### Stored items
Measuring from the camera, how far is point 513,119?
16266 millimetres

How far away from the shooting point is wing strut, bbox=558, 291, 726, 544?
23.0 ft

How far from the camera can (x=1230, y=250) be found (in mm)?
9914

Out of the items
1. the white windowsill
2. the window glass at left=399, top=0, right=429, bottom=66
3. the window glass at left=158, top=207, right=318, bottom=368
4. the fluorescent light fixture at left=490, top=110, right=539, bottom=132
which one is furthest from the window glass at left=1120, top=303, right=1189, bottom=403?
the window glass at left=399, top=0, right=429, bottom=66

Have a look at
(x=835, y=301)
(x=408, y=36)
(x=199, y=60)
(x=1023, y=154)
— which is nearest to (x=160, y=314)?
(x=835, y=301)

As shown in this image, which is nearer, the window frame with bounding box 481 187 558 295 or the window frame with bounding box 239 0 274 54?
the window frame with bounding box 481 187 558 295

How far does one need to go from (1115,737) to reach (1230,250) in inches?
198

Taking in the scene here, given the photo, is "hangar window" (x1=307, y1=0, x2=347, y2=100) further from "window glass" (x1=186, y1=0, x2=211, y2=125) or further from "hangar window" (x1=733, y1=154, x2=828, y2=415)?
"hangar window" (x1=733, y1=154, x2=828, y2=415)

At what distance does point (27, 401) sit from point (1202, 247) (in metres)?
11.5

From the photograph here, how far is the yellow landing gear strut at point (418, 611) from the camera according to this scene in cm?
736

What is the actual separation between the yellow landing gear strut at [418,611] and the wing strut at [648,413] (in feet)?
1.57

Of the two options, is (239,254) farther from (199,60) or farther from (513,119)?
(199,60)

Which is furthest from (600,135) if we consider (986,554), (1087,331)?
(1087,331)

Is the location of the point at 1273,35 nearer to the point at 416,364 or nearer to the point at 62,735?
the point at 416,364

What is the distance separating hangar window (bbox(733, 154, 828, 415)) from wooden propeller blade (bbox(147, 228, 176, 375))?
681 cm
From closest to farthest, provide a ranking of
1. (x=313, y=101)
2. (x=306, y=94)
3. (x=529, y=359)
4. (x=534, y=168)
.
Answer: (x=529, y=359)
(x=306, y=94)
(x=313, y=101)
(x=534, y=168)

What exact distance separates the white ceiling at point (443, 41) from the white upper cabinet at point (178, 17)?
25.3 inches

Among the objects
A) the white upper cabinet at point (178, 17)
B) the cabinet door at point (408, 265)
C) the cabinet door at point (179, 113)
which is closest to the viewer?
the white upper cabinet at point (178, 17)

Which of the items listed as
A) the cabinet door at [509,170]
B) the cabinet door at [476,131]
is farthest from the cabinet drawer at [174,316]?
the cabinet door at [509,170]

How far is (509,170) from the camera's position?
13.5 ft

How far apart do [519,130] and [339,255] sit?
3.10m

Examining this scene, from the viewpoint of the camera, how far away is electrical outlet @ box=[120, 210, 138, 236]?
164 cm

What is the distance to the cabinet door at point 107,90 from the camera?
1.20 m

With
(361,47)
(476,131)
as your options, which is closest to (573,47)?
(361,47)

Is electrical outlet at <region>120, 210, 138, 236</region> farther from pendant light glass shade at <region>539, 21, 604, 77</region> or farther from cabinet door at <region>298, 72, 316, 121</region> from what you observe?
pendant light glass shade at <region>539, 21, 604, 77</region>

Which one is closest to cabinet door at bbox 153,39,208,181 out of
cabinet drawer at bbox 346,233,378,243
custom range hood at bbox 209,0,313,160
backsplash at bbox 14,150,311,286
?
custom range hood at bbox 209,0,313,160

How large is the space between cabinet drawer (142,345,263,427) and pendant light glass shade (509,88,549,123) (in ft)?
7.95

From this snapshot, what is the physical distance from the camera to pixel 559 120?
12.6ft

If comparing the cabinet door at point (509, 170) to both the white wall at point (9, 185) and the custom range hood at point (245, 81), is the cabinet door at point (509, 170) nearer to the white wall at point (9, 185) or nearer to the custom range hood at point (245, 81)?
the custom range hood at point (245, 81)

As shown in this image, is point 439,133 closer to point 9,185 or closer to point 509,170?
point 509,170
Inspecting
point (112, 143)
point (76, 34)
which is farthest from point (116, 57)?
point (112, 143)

### OBJECTIVE
Copy exactly, word for word, the line with "From this snapshot, what" through the final line of the listing.

### FULL OUTPUT
From this snapshot, what is the physical distance from the camera to pixel 559 120?
12.6ft

If comparing the cabinet door at point (509, 170) to both the white wall at point (9, 185) and the custom range hood at point (245, 81), is the cabinet door at point (509, 170) nearer to the white wall at point (9, 185) or nearer to the custom range hood at point (245, 81)?
the custom range hood at point (245, 81)

As shown in this image, is point 439,133 closer to point 9,185 or closer to point 509,170?
point 509,170
Inspecting
point (112, 143)
point (76, 34)
which is farthest from point (116, 57)?
point (112, 143)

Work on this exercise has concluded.